Now, I agree that this question appears interesting and important, that the answer to this question has direct consequences for the personal motivation. So every person needs to come up with some kind of answer. What I am saying is that philosophical texts do not provide a satisfactory answer derived logically from "first principles". Imagine a long theoretical treatise "proving from first principles" that you become a different person whenever you wake up after sleeping; every day a different person wakes up, mistakenly remembering something that happened yesterday. Will you believe that? Now, let's consider the dogma of Buddhism where not only you are the same person as 20 years ago, but you are also the same person who died many years ago or even many centuries ago, because every soul is reborn into a new body after death. Buddhist philosophers "prove" this from "first principles". Will you believe that? Ultimately it is your own beliefs and your own personality that determine your answer to this question.

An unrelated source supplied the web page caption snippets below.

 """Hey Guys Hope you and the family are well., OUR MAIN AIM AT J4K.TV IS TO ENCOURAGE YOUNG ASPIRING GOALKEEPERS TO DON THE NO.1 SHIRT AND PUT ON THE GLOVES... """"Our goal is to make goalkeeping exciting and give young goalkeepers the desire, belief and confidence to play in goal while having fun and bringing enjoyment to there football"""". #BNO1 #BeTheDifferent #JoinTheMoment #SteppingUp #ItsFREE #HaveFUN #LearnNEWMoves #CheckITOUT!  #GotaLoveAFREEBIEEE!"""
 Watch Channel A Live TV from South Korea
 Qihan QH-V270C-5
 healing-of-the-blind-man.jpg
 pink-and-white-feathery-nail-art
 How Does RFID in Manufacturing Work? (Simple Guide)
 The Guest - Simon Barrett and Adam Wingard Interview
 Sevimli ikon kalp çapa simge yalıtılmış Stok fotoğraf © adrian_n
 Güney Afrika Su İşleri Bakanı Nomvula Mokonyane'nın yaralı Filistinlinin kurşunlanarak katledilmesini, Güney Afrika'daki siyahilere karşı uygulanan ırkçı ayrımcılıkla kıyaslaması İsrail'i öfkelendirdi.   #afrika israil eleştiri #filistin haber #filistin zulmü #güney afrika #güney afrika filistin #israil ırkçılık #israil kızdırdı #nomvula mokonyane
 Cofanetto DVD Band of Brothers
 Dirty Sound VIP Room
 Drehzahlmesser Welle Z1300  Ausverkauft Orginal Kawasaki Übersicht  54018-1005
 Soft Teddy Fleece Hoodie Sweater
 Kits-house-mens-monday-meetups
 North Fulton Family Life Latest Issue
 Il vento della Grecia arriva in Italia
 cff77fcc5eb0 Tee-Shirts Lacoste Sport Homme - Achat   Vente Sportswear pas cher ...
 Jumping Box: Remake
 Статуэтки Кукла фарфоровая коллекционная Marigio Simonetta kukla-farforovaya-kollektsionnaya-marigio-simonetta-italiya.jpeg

Philosophers merely document what you believe and what kind of arguments come to your mind when you think about such questions. Philosophers cannot decide or prove anything from "first principles".

People in different cultures come to believe different things about the personal identity, responsibility, justice, dignity and so on. If these questions were solvable by an abstract argument "from first principles", the answers would have been everywhere the same, in all countries and during all historical epochs, like it is with mathematical theorems or the scientific results of physics or chemistry.